Material provided
◆ ◆ ◆ ◆ ◆

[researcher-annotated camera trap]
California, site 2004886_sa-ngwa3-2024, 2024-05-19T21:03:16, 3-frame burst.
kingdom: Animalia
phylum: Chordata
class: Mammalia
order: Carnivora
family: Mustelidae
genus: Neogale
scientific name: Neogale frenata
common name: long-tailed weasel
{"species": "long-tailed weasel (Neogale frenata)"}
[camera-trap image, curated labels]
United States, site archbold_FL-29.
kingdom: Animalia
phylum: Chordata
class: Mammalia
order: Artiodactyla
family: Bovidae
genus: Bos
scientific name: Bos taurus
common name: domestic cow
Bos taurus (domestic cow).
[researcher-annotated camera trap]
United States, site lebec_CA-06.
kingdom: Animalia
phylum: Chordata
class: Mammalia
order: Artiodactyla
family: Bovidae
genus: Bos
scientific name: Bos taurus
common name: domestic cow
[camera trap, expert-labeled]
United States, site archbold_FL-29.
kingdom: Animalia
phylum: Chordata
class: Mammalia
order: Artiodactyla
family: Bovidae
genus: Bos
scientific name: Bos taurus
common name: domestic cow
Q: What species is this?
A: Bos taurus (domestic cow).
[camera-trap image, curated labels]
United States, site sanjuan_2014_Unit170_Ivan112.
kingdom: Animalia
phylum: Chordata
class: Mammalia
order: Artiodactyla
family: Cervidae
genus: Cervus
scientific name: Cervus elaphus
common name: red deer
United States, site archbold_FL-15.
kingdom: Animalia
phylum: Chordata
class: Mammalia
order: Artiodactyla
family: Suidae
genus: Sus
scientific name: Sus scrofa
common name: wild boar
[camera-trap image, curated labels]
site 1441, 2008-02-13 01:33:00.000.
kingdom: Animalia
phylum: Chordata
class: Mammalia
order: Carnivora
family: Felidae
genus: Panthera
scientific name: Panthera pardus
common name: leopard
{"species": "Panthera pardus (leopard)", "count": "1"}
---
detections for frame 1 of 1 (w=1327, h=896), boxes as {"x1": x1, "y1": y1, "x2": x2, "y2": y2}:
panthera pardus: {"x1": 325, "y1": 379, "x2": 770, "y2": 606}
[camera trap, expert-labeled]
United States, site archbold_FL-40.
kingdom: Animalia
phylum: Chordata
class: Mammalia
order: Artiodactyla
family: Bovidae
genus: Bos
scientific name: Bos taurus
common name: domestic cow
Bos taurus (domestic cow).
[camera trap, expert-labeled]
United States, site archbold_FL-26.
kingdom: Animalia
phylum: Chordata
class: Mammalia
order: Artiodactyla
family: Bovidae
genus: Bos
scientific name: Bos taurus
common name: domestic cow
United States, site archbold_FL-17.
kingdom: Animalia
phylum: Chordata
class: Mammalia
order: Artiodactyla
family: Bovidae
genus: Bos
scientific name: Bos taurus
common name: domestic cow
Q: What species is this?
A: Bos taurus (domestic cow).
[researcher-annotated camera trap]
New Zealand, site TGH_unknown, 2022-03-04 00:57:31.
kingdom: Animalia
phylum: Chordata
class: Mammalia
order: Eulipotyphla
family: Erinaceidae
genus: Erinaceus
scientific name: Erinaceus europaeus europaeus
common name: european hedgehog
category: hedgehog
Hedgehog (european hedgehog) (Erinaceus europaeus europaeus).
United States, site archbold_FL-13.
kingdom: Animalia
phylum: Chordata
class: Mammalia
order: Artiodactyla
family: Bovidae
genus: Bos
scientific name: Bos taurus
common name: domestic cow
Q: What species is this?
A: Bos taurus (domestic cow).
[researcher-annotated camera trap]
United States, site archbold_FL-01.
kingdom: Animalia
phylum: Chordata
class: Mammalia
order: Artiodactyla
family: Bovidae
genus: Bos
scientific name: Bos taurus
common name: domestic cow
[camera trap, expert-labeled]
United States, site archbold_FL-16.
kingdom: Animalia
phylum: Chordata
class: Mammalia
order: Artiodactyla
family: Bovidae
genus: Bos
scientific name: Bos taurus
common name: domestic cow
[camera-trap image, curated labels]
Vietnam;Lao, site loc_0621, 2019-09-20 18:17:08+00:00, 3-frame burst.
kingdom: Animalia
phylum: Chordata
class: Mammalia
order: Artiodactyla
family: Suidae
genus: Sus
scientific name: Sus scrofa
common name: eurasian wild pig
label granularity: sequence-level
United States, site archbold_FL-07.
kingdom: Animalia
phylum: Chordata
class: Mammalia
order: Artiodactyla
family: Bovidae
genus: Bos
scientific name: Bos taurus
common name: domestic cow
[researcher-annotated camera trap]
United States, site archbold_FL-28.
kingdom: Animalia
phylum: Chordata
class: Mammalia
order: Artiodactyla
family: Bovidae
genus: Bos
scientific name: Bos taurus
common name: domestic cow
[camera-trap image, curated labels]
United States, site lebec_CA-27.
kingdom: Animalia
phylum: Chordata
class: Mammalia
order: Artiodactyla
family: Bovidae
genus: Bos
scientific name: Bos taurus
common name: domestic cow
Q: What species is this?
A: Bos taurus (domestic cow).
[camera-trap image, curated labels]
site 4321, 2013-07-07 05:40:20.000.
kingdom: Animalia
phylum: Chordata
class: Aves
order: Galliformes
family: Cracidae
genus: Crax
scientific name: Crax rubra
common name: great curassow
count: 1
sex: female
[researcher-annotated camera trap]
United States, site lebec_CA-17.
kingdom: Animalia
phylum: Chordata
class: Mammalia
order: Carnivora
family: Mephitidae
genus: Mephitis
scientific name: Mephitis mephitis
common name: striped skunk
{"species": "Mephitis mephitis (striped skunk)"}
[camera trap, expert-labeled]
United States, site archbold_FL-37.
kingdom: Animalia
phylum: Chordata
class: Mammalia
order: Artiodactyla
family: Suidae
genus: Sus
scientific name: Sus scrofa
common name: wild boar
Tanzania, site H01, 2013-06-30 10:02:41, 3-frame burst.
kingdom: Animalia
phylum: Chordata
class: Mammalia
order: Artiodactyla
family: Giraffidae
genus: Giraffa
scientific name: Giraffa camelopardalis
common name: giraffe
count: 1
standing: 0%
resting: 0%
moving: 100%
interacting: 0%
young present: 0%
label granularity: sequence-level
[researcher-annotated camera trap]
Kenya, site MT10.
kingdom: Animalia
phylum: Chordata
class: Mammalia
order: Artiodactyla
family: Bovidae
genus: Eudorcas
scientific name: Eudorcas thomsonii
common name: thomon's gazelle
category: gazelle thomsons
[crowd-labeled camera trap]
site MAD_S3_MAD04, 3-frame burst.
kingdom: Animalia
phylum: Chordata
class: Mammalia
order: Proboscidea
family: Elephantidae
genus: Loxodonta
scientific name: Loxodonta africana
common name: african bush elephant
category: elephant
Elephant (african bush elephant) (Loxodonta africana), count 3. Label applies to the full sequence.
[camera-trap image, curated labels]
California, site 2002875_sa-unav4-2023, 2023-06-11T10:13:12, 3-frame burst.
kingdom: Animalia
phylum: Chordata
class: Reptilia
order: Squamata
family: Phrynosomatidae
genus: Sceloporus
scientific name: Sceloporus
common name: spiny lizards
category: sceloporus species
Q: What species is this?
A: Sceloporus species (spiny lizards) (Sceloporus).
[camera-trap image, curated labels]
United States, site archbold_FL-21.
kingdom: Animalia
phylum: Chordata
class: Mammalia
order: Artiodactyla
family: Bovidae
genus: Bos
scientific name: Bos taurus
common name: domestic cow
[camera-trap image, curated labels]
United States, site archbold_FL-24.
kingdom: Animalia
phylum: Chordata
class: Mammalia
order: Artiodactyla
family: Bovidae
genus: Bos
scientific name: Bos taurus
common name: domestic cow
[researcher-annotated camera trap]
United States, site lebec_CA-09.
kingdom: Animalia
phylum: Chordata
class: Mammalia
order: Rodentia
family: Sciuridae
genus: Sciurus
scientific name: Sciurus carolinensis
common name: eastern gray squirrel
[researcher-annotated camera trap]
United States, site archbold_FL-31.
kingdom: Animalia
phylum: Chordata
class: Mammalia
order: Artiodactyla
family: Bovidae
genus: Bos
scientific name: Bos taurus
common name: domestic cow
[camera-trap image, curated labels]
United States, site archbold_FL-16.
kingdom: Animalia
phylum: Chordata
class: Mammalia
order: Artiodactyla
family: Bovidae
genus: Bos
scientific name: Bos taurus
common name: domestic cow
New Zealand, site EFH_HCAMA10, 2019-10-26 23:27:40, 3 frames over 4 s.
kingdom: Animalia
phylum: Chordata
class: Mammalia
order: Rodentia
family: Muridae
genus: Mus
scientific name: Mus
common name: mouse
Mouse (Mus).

◆ ◆ ◆ ◆ ◆

About this task
Check each line of the listing for "burst". Show those that have it.

Answer space
California, site 2004886_sa-ngwa3-2024, 2024-05-19T21:03:16, 3-frame burst.
Vietnam;Lao, site loc_0621, 2019-09-20 18:17:08+00:00, 3-frame burst.
Tanzania, site H01, 2013-06-30 10:02:41, 3-frame burst.
site MAD_S3_MAD04, 3-frame burst.
California, site 2002875_sa-unav4-2023, 2023-06-11T10:13:12, 3-frame burst.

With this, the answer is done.